**Work to do:** Output every line below without omitting or altering anything.

**Excerpted data:**
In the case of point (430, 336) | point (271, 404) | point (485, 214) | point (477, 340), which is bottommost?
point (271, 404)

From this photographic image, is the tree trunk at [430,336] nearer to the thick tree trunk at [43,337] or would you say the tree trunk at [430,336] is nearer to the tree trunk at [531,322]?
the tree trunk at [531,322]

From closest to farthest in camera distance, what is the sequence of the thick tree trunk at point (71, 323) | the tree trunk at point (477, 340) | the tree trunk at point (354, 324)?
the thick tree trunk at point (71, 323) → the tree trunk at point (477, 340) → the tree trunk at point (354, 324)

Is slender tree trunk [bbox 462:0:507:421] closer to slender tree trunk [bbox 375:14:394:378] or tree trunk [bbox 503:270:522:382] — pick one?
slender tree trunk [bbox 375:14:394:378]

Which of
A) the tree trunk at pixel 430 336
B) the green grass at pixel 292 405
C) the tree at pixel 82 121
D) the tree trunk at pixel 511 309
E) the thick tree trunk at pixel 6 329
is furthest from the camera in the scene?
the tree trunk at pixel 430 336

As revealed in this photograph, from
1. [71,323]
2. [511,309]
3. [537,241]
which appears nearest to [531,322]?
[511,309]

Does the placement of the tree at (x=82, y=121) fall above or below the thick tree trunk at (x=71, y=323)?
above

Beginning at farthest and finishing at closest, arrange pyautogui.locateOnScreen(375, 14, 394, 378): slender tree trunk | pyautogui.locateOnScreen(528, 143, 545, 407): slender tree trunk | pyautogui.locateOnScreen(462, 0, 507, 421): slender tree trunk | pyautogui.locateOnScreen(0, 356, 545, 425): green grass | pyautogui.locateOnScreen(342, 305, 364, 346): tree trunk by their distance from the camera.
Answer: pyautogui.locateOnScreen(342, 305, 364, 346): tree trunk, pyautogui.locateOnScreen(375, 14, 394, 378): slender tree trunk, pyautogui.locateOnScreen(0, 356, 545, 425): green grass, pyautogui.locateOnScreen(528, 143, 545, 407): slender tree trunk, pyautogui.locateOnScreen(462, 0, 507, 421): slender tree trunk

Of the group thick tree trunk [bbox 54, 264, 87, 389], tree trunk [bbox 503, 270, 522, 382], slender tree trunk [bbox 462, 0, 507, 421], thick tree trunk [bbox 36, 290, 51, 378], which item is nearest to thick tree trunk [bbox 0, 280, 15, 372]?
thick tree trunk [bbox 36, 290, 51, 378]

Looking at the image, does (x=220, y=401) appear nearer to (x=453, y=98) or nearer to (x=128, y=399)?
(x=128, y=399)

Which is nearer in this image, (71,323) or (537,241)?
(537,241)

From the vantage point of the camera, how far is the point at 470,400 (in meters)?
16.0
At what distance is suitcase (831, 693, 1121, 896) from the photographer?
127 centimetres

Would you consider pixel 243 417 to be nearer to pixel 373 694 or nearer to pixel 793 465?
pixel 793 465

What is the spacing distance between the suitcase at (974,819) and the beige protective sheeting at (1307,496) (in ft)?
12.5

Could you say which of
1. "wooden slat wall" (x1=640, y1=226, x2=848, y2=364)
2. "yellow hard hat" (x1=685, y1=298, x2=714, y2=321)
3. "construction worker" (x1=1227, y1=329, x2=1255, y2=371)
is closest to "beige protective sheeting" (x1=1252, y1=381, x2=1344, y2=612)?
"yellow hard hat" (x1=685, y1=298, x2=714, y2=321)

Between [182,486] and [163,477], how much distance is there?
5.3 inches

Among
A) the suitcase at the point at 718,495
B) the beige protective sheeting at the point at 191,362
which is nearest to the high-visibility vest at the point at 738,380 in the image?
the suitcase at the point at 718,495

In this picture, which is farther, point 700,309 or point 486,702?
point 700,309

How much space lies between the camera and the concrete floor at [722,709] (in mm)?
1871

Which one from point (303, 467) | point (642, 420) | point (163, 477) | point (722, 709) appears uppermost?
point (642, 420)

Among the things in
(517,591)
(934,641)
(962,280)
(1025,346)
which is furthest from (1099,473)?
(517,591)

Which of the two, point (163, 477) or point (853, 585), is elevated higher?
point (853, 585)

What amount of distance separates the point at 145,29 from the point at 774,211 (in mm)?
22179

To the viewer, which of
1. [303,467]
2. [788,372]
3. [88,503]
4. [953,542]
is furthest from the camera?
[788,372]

**Response:**
In the case of point (430, 336) | point (271, 404) | point (485, 214) | point (477, 340), which is bottommost?
point (271, 404)

From this photographic image, is the tree trunk at [430,336] nearer to the thick tree trunk at [43,337] or would you say the tree trunk at [430,336] is nearer to the tree trunk at [531,322]?
the tree trunk at [531,322]

From closest to farthest in camera distance, what is the sequence of the thick tree trunk at point (71, 323) | the tree trunk at point (477, 340) | the tree trunk at point (354, 324)?
the thick tree trunk at point (71, 323) → the tree trunk at point (477, 340) → the tree trunk at point (354, 324)

Is slender tree trunk [bbox 462:0:507:421] closer to slender tree trunk [bbox 375:14:394:378] or tree trunk [bbox 503:270:522:382] — pick one?
slender tree trunk [bbox 375:14:394:378]

Which of
A) the tree trunk at pixel 430 336
B) the green grass at pixel 292 405
C) the tree at pixel 82 121
D) the tree trunk at pixel 511 309
E) the thick tree trunk at pixel 6 329
is furthest from the camera in the scene?
the tree trunk at pixel 430 336

As revealed in this photograph, from
1. [71,323]
2. [511,309]
3. [537,241]
which appears nearest to [531,322]?
[511,309]

Does the placement of the tree at (x=82, y=121) fall above or below the thick tree trunk at (x=71, y=323)?
above

Beginning at farthest and finishing at closest, arrange pyautogui.locateOnScreen(375, 14, 394, 378): slender tree trunk | pyautogui.locateOnScreen(528, 143, 545, 407): slender tree trunk | pyautogui.locateOnScreen(462, 0, 507, 421): slender tree trunk | pyautogui.locateOnScreen(0, 356, 545, 425): green grass | pyautogui.locateOnScreen(342, 305, 364, 346): tree trunk by their distance from the camera.
Answer: pyautogui.locateOnScreen(342, 305, 364, 346): tree trunk, pyautogui.locateOnScreen(375, 14, 394, 378): slender tree trunk, pyautogui.locateOnScreen(0, 356, 545, 425): green grass, pyautogui.locateOnScreen(528, 143, 545, 407): slender tree trunk, pyautogui.locateOnScreen(462, 0, 507, 421): slender tree trunk

Of the group thick tree trunk [bbox 54, 264, 87, 389], tree trunk [bbox 503, 270, 522, 382], slender tree trunk [bbox 462, 0, 507, 421], thick tree trunk [bbox 36, 290, 51, 378], which item is nearest to thick tree trunk [bbox 0, 280, 15, 372]?
thick tree trunk [bbox 36, 290, 51, 378]

Looking at the image, does (x=220, y=401) appear nearer to (x=453, y=98) or nearer to (x=128, y=399)?
(x=128, y=399)

Which is nearer in this image, (71,323) or (537,241)?
(537,241)

From the vantage point of the camera, how far is the point at 470,400 (in meters)?
16.0
At what distance is suitcase (831, 693, 1121, 896) from the photographer?
127 centimetres

Would you consider pixel 243 417 to be nearer to pixel 373 694 or nearer to pixel 793 465?
pixel 793 465

What is the spacing distance between the suitcase at (974,819) and the beige protective sheeting at (1307,496) (in ft)?
12.5

Could you say which of
1. "wooden slat wall" (x1=640, y1=226, x2=848, y2=364)
2. "yellow hard hat" (x1=685, y1=298, x2=714, y2=321)
3. "construction worker" (x1=1227, y1=329, x2=1255, y2=371)
is closest to "beige protective sheeting" (x1=1252, y1=381, x2=1344, y2=612)?
"yellow hard hat" (x1=685, y1=298, x2=714, y2=321)

Between [182,486] and [163,477], how much distance is there?
5.3 inches

Among
A) the suitcase at the point at 718,495
B) the beige protective sheeting at the point at 191,362
which is nearest to the high-visibility vest at the point at 738,380 in the image?
the suitcase at the point at 718,495

In this picture, which is farther, point 700,309 or point 486,702?
point 700,309

How much space lies between the camera and the concrete floor at [722,709] (in mm)?
1871

Which one from point (303, 467) | point (642, 420) | point (163, 477) | point (722, 709) appears uppermost?
point (642, 420)

Among the things in
(517,591)
(934,641)
(962,280)
(1025,346)
which is furthest from (1099,473)?
(517,591)

Which of the two, point (163, 477) or point (853, 585), is elevated higher?
point (853, 585)

What amount of distance separates the point at 145,29 from the point at 774,211 (in mm)?
22179

To the viewer, which of
1. [303,467]
2. [788,372]
3. [88,503]
4. [953,542]
is furthest from the camera?
[788,372]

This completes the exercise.